In last week’s Messenger, I wrote about the fact that Jesus’ Resurrection was whole-person, including his literal body. This seems to be very important to the New Testament writers. The Apostle John says that the litmus test of true Christian belief is the testimony that “Jesus Christ has come in the flesh” (1 John 4:1-3). The equally mportant corollary of that statement of faith is that Jesus Christ also left with his human flesh. Jesus birth is called the “Incarnation.” “Carne” in Greek means “flesh,” just as it does in a Mexican butcher shop. When Jesus came into this world, God connected himself with humanity in its lowest, most corruptible aspect — the flesh. And the bodily Resurrection of Jesus, the fact that the tomb was empty, was proof to his followers that he was not going to disconnect himself from the humans he came to save.

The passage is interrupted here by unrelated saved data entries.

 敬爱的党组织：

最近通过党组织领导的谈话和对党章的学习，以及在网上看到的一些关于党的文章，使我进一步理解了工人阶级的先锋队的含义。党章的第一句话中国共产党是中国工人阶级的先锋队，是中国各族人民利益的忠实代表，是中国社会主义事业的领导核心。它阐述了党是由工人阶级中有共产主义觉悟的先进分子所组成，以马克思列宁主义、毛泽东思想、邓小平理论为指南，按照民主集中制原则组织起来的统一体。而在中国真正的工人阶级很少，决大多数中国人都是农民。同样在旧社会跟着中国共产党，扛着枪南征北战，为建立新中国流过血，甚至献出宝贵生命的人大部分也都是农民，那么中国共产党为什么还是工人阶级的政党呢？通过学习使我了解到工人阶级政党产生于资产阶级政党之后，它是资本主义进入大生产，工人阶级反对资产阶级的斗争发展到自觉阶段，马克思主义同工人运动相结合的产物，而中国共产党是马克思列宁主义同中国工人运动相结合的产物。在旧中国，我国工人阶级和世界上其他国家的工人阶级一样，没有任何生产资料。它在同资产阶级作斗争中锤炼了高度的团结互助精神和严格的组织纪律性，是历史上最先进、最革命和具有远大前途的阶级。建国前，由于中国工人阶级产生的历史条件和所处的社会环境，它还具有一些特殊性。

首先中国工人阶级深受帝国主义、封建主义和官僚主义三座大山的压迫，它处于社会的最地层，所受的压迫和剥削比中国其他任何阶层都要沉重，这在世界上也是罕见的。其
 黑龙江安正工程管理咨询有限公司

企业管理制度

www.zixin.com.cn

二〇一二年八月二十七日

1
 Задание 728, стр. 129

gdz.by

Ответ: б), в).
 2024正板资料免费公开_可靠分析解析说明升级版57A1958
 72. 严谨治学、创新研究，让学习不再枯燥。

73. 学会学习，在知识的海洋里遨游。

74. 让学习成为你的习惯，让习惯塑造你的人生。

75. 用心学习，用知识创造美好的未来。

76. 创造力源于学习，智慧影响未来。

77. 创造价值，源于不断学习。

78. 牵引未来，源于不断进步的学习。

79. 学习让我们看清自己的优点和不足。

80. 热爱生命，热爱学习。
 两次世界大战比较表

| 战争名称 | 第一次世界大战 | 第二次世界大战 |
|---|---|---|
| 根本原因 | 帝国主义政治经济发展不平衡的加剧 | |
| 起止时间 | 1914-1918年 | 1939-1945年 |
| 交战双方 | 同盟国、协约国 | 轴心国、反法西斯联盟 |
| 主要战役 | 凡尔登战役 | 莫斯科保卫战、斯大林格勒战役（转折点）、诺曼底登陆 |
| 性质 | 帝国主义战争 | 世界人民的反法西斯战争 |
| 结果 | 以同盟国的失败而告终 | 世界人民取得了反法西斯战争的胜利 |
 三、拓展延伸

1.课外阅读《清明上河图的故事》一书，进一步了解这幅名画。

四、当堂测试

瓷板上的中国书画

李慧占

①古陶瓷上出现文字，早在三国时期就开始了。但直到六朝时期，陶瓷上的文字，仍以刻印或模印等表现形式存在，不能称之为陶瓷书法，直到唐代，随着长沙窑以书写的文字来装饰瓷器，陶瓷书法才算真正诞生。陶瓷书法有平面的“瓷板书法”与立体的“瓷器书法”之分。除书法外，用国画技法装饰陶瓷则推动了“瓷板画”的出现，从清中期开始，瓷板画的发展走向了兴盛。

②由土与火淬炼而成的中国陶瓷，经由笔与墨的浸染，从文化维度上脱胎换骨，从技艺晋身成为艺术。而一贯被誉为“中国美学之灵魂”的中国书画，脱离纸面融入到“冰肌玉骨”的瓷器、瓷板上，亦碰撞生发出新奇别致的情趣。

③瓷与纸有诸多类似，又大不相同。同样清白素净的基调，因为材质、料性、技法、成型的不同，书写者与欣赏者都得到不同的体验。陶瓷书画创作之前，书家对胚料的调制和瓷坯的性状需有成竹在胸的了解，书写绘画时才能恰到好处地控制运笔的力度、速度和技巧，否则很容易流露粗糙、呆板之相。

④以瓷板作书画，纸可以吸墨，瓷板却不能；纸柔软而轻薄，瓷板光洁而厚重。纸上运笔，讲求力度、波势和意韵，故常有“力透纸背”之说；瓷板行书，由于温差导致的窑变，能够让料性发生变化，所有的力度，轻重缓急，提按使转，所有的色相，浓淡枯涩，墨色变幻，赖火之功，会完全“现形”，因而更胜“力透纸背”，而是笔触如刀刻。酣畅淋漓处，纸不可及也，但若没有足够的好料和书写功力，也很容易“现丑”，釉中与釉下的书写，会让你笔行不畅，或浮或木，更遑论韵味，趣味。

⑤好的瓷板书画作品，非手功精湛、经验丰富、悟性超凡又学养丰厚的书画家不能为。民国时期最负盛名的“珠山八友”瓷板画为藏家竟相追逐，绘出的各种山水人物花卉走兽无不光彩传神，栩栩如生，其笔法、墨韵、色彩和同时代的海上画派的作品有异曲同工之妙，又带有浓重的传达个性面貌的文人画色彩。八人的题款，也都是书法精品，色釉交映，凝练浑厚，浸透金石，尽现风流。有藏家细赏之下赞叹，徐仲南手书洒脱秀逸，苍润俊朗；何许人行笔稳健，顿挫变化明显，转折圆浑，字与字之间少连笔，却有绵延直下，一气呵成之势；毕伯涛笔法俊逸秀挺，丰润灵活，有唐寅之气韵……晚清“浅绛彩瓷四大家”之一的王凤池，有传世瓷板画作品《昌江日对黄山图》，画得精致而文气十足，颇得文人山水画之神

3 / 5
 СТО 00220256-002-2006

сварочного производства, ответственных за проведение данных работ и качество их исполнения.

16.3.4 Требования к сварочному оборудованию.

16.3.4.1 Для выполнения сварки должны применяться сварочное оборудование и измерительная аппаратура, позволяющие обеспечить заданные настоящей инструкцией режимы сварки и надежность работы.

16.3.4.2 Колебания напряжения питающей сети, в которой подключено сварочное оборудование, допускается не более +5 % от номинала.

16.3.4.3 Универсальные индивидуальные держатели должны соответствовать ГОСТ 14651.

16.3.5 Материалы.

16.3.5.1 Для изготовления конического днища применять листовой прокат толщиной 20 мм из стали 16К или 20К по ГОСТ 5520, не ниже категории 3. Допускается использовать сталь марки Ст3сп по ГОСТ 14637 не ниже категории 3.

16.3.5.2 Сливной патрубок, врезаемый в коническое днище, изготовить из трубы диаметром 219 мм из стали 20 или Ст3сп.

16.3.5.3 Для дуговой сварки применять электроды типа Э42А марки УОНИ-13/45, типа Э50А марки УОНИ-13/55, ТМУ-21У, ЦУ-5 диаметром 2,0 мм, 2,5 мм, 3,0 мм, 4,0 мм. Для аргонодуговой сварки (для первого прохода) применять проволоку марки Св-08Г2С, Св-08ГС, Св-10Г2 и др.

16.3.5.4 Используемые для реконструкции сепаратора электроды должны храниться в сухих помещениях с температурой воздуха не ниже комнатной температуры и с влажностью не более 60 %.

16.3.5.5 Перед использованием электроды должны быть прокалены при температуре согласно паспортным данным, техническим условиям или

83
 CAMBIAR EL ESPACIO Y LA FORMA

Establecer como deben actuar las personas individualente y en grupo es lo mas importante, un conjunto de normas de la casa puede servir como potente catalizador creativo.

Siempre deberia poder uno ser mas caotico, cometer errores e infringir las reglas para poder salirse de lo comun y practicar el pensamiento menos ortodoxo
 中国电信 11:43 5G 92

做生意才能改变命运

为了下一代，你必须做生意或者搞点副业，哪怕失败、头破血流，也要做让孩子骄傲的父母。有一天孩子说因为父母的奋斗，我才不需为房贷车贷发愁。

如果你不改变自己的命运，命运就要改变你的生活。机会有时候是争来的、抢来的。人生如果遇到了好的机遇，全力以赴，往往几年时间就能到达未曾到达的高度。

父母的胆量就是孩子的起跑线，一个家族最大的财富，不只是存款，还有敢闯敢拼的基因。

One of the earliest heresies the church had to deal with was “Gnosticism,” which denied that God ever stooped so low. How could he? It was against his nature? God and flesh are diametrically opposed and cannot coexist. In Jesus, the Gnostics taught, God only appeared to enter human flesh. And if the Incarnation was an illusion, the Resurrection amounted to liberation from that illusion. In the Christ Event, God was only doing a fly-by. For over two thousand years, Gnosticism has been consistently rejected as a legitimate expression of Christianity.
At the end of last week’s article, I wrote, “Your resurrection will also be whole-person, body, soul and spirit,” and I suggested that this means we should value and respect our bodies. Two different readers of the article raised the question of what this means for the choice whether, as Christians, we should be buried or cremated after we die. I decided that this is an important enough issue to warrant a second look. The earliest Christians believed that Jesus was coming back soon.
When one of them died, family and friends buried the person, believing that they would wake up again when Jesus shouted in triumph. Even when a few generations passed and he had not yet returned, they continued to bury their dead, in intentional contrast to the Roman practice of cremation. It was part of their testimony that Jesus had risen bodily from the tomb, and Jesus had promised that his followers would also experience bodily resurrection. The hundreds of miles of underground tombs carved into the catacombs around Rome show how important this was to them.
Many Christians throughout history have felt that we today are required to follow their example and have denounced cremation as a denial of our resurrection hope. However, the cost of modern burials has forced us to take another look.
There are a few realities that have caused some of us, my wife Judy and I among them, to conclude that cremation is permissible for Christians; maybe even good stewardship of our resources. The truth is, the body doesn’t stay intact very long after we bury it. A magical belief in the preservation of a dead body through burial has never made much sense. As much as the ancient Egyptians studied to perfect the art of mummification, their attempts at preservation of tissues have not successfully prevented decay. The early Christians didn’t embalm dead bodies, and they knew they would soon deteriorate. When they witnessed some of their friends be torn apart and eaten in the Roman Colosseum, they trusted God to reassemble the pieces in his own way. Christian sailors who died while at sea have routinely been committed to the ocean water and the creatures who live there for their disposal. Fishermen may have caught some fish that lunched on a sailor’s remains, brought them to shore and sold them in the market to other hungry Christians. Some of the molecules of the sailor may have later become part of someone else.
I believe God will be able to overcome these obstacles in the Day of Resurrection, and I think he can deal with cremation as well.